Rewrite the entries starting with the line containing "What is the" and going on through the line containing "is highest?", replacing "meters" with "m" and leaving everything else unchanged. Leave the pictures out of the output.

[The data start]

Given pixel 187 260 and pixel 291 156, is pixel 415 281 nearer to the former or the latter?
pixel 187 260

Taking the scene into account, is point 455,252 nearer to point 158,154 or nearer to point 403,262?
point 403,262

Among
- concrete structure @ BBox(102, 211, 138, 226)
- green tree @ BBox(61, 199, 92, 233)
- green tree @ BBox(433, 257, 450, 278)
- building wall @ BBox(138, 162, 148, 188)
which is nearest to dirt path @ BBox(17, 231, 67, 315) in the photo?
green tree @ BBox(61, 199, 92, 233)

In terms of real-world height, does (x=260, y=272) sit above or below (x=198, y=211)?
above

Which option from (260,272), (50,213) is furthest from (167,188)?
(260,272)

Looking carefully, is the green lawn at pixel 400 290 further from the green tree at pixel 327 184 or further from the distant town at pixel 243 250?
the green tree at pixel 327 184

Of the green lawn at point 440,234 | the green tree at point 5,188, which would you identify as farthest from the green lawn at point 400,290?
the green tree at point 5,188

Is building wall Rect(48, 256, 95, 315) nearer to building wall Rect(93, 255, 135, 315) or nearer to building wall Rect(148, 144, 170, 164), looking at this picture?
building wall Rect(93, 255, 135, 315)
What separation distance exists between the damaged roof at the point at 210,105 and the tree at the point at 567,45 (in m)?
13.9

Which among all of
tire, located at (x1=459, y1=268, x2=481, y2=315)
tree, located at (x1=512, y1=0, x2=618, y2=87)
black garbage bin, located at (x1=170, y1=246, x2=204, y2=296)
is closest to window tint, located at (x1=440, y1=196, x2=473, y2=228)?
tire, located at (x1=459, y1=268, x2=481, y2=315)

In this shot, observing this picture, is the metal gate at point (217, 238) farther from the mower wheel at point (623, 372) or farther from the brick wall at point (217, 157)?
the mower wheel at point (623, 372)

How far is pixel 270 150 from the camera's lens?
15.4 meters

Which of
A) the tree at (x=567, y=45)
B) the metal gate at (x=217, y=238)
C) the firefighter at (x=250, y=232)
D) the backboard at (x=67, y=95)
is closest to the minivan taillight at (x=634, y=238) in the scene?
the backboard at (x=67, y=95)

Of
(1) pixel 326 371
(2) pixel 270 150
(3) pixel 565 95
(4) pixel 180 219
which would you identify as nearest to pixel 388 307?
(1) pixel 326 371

[The data end]
[The data start]

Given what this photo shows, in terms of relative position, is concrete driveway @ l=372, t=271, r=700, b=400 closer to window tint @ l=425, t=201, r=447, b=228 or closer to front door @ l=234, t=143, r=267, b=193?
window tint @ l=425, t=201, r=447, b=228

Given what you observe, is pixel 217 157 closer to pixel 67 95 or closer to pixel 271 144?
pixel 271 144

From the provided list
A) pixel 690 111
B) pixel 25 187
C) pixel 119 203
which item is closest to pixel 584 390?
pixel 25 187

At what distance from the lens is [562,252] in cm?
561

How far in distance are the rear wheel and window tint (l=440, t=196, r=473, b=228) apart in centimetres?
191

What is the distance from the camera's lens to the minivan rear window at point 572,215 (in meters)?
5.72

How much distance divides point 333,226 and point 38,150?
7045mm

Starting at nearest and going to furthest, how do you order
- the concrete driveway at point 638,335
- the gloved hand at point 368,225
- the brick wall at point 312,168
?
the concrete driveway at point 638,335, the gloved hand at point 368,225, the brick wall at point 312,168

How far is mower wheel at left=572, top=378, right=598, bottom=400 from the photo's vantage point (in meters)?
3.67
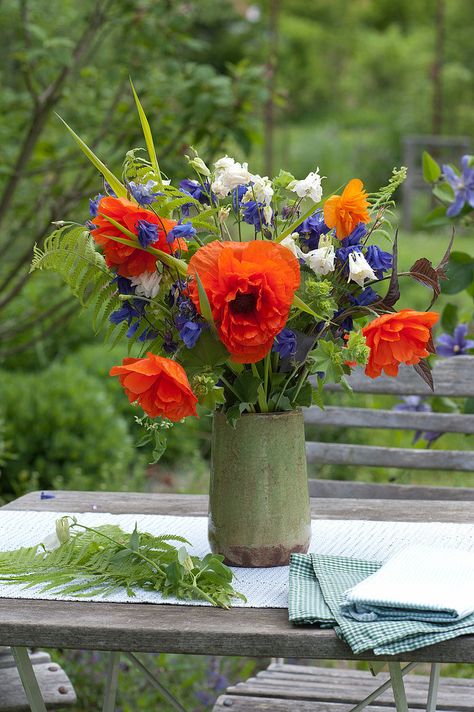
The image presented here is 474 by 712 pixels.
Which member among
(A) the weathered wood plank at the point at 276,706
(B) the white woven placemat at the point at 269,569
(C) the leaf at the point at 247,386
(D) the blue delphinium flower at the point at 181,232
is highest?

[The data end]

— Output —
What is the distance from the camera's lens to the minivan rear window at point 572,215 (in m)?
5.72

How much distance divides point 333,226 and point 38,150?
7045mm

Starting at nearest and going to furthest, how do you order
- the concrete driveway at point 638,335
- the gloved hand at point 368,225
- the brick wall at point 312,168
?
the concrete driveway at point 638,335, the gloved hand at point 368,225, the brick wall at point 312,168

How far is mower wheel at left=572, top=378, right=598, bottom=400 from the photo's vantage point (in m)?
3.67
The image presented here is 474 by 712 pixels.
Which member among
(A) the weathered wood plank at the point at 276,706
(B) the white woven placemat at the point at 269,569
(C) the leaf at the point at 247,386
(D) the blue delphinium flower at the point at 181,232
is highest?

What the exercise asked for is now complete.